• **What is required**: From the entries below, output the line with "The researchers measured the elution" and each following line up to and including the line with "Answer (YES/NO): YES", exactly as written.

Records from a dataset
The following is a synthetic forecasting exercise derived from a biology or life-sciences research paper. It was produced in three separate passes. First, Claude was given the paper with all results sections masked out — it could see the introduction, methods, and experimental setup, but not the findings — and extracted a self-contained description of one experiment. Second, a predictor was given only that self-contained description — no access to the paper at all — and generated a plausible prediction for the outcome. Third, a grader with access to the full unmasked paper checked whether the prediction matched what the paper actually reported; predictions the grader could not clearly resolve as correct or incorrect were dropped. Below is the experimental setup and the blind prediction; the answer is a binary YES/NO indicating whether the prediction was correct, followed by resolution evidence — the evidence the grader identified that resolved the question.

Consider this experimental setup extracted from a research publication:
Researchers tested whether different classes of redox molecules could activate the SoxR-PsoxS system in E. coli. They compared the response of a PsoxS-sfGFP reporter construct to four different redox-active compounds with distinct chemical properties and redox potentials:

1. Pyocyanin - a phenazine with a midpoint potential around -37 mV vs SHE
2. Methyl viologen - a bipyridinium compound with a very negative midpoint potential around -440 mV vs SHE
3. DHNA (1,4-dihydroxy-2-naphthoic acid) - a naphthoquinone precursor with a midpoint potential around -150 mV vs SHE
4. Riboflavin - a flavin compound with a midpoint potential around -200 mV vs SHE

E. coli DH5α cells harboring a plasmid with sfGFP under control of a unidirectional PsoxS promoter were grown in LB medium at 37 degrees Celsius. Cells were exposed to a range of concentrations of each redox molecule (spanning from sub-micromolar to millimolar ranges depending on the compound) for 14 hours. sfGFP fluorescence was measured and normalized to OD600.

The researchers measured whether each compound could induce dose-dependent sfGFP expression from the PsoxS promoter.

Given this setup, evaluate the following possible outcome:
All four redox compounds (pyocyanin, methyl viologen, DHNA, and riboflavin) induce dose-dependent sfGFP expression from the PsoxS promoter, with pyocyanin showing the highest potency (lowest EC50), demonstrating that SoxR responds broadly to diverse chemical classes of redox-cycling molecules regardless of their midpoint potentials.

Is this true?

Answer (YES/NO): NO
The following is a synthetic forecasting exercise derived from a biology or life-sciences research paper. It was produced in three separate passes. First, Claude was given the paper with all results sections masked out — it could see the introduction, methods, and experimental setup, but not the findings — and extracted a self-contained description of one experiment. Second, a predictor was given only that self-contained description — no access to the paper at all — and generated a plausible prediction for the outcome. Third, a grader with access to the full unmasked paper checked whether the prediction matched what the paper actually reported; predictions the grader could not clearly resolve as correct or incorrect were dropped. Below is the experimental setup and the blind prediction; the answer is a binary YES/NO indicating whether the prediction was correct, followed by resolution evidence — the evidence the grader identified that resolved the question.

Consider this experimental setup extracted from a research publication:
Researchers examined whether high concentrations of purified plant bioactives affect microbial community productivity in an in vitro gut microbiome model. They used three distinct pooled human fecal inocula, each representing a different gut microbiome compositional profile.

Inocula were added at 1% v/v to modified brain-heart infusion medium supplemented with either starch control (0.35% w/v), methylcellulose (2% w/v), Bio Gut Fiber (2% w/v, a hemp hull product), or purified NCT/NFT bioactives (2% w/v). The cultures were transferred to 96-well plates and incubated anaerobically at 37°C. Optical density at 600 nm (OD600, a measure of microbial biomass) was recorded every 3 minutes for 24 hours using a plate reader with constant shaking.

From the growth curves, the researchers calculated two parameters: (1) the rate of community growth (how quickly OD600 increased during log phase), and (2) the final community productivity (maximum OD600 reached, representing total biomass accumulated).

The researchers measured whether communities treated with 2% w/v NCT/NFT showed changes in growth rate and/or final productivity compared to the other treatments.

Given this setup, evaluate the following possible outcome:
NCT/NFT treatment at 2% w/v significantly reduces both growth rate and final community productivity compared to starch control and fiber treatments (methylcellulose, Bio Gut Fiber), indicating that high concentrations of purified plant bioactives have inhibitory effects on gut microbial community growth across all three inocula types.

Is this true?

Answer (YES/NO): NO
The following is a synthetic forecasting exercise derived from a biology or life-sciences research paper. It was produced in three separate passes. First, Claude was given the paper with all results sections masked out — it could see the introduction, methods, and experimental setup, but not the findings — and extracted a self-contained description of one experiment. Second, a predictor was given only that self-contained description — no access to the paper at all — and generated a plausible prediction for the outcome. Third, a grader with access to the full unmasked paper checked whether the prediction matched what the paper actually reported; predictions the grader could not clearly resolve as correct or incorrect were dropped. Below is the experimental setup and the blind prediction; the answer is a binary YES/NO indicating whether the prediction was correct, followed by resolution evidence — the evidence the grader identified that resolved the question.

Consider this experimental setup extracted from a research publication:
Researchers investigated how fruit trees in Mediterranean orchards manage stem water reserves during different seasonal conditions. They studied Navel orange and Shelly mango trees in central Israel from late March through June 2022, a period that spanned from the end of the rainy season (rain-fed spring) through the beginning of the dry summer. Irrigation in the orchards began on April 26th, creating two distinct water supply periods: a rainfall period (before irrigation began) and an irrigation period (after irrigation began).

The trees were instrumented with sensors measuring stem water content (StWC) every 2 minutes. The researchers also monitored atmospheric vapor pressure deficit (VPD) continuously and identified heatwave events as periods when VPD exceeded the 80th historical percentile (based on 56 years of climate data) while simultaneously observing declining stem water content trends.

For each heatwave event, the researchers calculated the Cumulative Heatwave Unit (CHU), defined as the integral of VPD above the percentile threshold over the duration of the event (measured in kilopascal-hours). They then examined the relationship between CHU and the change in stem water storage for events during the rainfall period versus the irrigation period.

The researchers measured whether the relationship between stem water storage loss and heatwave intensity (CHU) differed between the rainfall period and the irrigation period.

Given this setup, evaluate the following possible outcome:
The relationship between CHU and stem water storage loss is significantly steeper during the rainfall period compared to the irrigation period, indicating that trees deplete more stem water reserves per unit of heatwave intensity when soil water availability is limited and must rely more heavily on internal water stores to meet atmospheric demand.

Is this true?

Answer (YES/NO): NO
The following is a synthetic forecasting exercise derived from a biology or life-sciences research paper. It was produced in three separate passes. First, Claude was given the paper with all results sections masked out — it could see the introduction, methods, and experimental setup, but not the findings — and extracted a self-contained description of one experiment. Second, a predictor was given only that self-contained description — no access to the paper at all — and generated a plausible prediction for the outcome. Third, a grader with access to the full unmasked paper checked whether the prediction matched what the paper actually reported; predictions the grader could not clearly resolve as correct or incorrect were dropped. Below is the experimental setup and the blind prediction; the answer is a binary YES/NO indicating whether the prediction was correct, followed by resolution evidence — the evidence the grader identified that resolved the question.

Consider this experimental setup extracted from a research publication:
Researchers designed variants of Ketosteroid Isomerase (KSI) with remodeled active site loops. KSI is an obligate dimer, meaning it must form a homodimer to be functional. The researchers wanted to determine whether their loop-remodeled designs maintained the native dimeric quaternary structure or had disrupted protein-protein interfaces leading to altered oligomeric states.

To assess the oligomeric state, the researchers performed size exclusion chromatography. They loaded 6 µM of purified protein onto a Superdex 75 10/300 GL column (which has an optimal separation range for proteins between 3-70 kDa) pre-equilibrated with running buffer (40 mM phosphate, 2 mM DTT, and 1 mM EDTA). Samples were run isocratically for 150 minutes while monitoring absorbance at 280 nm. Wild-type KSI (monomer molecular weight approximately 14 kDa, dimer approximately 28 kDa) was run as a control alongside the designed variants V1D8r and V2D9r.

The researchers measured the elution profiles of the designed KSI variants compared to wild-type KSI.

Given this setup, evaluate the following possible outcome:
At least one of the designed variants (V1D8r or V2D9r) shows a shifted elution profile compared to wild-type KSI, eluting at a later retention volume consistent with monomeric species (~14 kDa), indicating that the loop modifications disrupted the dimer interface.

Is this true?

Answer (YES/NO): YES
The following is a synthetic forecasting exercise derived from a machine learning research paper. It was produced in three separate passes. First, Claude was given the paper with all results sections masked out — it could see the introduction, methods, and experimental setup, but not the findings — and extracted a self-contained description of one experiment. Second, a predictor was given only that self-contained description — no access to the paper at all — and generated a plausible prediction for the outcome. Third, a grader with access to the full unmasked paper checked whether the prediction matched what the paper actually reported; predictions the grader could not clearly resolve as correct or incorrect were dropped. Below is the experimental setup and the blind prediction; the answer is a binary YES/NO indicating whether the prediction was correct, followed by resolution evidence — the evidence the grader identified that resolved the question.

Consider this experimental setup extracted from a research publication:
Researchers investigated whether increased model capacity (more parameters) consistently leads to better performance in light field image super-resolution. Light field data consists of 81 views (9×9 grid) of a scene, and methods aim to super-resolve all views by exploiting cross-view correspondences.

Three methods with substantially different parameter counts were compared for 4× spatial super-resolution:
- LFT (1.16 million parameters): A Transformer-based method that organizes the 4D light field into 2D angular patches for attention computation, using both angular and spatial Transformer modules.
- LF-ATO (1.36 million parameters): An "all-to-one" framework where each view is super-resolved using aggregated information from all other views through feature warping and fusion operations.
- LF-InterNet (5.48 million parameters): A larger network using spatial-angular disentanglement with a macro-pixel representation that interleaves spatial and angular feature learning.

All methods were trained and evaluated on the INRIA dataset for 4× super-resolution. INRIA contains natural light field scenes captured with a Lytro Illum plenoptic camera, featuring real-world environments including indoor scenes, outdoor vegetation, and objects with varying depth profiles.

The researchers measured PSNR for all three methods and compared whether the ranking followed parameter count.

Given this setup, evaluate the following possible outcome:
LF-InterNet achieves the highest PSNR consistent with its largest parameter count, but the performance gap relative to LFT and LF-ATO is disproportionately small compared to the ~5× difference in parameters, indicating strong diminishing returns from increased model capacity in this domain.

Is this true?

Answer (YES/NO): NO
--
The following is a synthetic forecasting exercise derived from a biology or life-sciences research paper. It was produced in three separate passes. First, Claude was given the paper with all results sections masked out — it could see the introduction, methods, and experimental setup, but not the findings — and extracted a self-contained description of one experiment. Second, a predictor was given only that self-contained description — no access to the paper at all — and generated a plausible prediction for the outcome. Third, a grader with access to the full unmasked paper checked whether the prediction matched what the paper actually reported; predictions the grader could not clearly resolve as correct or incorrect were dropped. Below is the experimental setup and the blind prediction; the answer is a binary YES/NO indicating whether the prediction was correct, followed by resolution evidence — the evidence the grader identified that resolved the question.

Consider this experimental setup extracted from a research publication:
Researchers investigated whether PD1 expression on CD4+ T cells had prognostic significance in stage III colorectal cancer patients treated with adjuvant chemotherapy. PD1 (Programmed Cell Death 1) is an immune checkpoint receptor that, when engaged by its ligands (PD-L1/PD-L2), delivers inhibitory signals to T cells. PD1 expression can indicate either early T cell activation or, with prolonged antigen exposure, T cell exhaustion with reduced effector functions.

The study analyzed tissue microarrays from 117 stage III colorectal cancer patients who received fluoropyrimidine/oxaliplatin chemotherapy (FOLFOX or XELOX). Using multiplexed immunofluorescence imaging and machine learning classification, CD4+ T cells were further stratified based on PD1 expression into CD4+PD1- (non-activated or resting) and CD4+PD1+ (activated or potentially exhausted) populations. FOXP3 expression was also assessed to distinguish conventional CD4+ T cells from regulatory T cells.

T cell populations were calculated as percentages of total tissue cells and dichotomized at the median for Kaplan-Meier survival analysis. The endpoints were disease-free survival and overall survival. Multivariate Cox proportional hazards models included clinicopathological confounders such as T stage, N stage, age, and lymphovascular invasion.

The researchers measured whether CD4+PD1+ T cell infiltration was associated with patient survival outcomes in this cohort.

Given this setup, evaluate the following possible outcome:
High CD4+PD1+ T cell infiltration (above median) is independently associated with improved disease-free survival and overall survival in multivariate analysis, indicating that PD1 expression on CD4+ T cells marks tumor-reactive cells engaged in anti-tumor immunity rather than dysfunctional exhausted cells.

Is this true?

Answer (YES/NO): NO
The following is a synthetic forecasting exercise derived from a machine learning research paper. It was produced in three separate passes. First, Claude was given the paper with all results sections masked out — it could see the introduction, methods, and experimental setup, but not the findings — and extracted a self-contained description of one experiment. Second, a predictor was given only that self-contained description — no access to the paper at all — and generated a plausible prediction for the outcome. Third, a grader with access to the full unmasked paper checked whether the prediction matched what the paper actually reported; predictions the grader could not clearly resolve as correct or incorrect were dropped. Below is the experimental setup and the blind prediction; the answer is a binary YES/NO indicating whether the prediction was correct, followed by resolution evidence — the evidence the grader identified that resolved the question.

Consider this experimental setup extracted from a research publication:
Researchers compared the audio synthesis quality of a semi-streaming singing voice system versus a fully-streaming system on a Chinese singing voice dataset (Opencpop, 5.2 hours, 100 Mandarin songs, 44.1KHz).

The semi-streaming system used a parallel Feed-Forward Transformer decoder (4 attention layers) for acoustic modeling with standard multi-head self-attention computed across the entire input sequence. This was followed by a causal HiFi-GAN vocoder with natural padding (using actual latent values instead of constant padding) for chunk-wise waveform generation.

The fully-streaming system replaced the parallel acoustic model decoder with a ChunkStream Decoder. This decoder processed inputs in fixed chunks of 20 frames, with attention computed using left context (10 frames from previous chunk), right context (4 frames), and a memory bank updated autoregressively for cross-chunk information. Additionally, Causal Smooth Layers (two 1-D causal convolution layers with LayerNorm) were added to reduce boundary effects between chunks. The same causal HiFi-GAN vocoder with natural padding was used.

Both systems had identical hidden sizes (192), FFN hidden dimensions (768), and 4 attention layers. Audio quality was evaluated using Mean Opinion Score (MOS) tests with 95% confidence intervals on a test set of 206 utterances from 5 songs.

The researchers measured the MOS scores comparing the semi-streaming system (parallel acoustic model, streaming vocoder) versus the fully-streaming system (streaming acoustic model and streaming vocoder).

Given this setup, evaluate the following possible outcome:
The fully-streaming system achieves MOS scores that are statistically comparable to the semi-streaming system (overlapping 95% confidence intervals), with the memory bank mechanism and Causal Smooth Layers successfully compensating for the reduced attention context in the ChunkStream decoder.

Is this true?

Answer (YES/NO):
* * *
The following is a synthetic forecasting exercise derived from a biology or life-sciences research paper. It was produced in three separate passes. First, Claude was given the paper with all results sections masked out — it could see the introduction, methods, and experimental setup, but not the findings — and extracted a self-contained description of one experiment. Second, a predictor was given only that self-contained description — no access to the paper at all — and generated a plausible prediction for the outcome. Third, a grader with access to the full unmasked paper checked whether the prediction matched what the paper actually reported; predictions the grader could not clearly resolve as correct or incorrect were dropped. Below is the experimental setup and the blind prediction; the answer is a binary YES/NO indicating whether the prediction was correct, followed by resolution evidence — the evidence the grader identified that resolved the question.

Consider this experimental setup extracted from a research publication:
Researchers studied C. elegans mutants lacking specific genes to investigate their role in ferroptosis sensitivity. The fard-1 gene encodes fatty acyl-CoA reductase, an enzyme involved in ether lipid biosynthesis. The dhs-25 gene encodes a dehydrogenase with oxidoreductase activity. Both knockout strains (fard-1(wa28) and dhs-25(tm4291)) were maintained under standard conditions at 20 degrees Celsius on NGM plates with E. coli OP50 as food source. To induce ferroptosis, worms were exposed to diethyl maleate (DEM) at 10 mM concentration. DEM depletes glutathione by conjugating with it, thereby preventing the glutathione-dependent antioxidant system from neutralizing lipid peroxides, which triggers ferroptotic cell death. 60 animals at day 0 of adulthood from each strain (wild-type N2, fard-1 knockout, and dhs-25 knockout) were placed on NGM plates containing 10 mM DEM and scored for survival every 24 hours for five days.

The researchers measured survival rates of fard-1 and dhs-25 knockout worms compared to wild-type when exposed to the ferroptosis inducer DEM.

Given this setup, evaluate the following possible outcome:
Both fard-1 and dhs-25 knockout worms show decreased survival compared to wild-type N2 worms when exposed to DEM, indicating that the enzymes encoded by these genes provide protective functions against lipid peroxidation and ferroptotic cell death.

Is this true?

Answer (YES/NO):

• **Output of the exercise**:
The researchers measured the elution profiles of the designed KSI variants compared to wild-type KSI.

Given this setup, evaluate the following possible outcome:
At least one of the designed variants (V1D8r or V2D9r) shows a shifted elution profile compared to wild-type KSI, eluting at a later retention volume consistent with monomeric species (~14 kDa), indicating that the loop modifications disrupted the dimer interface.

Is this true?

Answer (YES/NO): YES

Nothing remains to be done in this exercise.